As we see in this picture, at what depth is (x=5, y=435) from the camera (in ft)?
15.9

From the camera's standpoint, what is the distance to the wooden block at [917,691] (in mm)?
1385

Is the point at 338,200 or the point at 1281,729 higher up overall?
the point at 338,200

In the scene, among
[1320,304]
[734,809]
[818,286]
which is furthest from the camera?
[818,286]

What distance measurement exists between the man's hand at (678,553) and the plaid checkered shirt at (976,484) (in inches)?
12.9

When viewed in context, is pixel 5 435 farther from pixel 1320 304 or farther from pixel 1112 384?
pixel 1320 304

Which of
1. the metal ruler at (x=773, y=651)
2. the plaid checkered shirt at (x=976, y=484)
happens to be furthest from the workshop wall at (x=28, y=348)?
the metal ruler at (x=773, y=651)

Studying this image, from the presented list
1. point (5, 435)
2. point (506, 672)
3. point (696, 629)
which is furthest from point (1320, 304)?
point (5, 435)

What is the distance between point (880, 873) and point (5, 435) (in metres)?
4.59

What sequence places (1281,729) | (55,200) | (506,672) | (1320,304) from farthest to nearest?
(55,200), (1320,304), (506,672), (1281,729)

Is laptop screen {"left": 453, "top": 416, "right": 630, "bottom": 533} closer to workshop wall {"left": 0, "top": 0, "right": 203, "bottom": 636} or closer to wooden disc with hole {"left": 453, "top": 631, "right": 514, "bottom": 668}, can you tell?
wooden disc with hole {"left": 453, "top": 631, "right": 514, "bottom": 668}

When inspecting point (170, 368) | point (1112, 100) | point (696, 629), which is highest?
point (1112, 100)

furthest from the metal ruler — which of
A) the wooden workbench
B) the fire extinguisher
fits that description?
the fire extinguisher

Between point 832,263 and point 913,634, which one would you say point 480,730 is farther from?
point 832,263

◆ ◆ ◆ ◆ ◆

## Task to complete
Rewrite all of the entries above, replacing every occurrence of "workshop wall" with "back wall" and leaving everything else unchanged.

## Result for this task
As we see in this picture, at what depth is (x=5, y=435) from the camera (in ft)?
15.9

From the camera's standpoint, what is the distance to the wooden block at [917,691] (in mm)?
1385

Is the point at 338,200 or the point at 1281,729 higher up overall?
the point at 338,200

In the scene, among
[1320,304]
[734,809]
[818,286]
which is furthest from the camera?
[818,286]

What distance measurement exists between the man's hand at (678,553) and the plaid checkered shirt at (976,484) (in inches)?
12.9

When viewed in context, is pixel 5 435 farther from pixel 1320 304 or farther from pixel 1112 384?
pixel 1320 304

Which of
1. the metal ruler at (x=773, y=651)
2. the plaid checkered shirt at (x=976, y=484)
happens to be furthest from the back wall at (x=28, y=348)?
the metal ruler at (x=773, y=651)

Studying this image, from the presented list
1. point (5, 435)
2. point (506, 672)
3. point (696, 629)
which is furthest from point (1320, 304)?
point (5, 435)

What is the distance between point (880, 873) and point (5, 435) (in metres)?
4.59

What sequence places (1281,729) | (55,200) | (506,672) | (1320,304) from farthest to nearest?
(55,200), (1320,304), (506,672), (1281,729)

Is laptop screen {"left": 453, "top": 416, "right": 630, "bottom": 533} closer to back wall {"left": 0, "top": 0, "right": 203, "bottom": 636} or closer to wooden disc with hole {"left": 453, "top": 631, "right": 514, "bottom": 668}, can you tell?
wooden disc with hole {"left": 453, "top": 631, "right": 514, "bottom": 668}

When inspecting point (170, 368) | point (1112, 100) | point (696, 629), which is highest?
point (1112, 100)

furthest from the metal ruler — which of
A) the wooden workbench
B) the fire extinguisher
fits that description?
the fire extinguisher

Between point 832,263 and point 913,634, which one would you say point 480,730 is farther from?
point 832,263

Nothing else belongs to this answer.